Filing bankruptcy may:
- stop repossession and creditor collections
- allow an owner to retain his/her vehicle
- stop creditor lawsuits
- reduce car loan monthly payments/interest
Cars in Chapter 7 Bankruptcy
In Chapter 7 bankruptcy, some owners keep their vehicles and continue making payments, while others surrender the vehicle to eliminate debt.
Reaffirming the Debt
One option in Chapter 7 bankruptcy is to reaffirm the automobile loan. This is done with a reaffirmation agreement, which is a voluntarily contract between the debtor and the car loan creditor.
In this agreement, the debtor agrees to pay the balance owed on the car loan. As long as the payments on the vehicle are made as promised, the vehicle will not be repossessed. However, reaffirmation of debt is not required.
Generally, debt that is reaffirmed is not discharged under Chapter 7 bankruptcy.
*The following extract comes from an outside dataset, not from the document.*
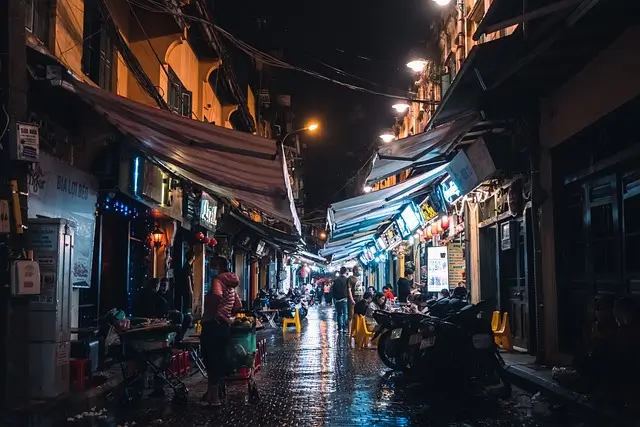 Hanoi Market are truly impressive and so colourful by night!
If car payments are not made after the debt is reaffirmed, the creditor may repossess the vehicle and sue for any deficiency balance after the car is sold at an auction.
Redeeming the Debt
In Chapter 7 bankruptcy, it is also possible to purchase outright, or redeem, the car by making a lump-sum payment to the creditor that is equal to the car's fair market value.
Under the bankruptcy code, a debtor seeking to redeem a car is required to pay the creditor the replacement retail cost of the vehicle. If the outstanding balance on the car loan is more than the vehicle is worth, the remaining balance will be discharged.
Surrendering the Vehicle
If you're unable to redeem your car loan, or if you can no longer afford to make the monthly payments, you have the option under Chapter 7 bankruptcy to surrender the vehicle to the creditor. With this option, you're rid of both the car and any associated debt.
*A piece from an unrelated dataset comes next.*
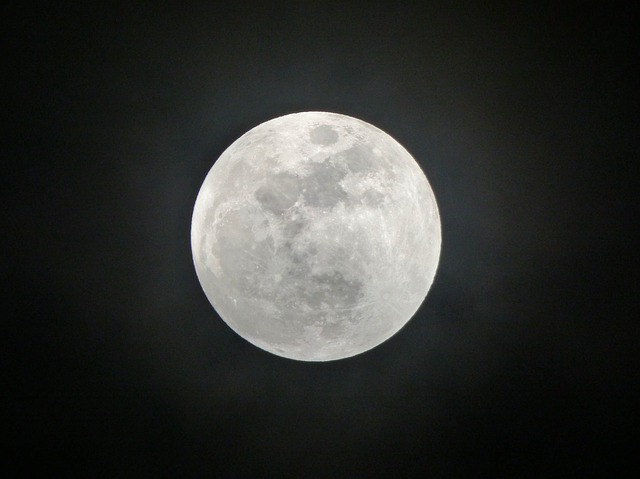 Según estudio, la Luna sería rica en agua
Cars in Chapter 13 Bankruptcy
Chapter 13 bankruptcy may also prevent vehicle repossession.
If the vehicle was purchased within 910 days (about 2-and-a-half years) of filing Chapter 13 bankruptcy, the debtor will likely be required to repay the entire car loan. However, the interest rate on the car loan may be significantly reduced, which can be a tremendous financial relief.
If the vehicle was purchased more than 910 days before filing Chapter 13 bankruptcy, it is possible to have the debt reduced to reflect the current value of the car. These payments will be made to the creditor over the 3-to-5-year period of the Chapter 13 repayment plan, which often significantly lowers the monthly payment.
Find Out More About Repossession & Bankruptcy
If a car is repossessed, the creditor may sell the car at a discount at an auction and then file a lawsuit for the remaining balance, plus collection expenses. By filing bankruptcy, many people are able to avoid this unpleasant situation and arrange to resolve the debt or surrender the vehicle without liability.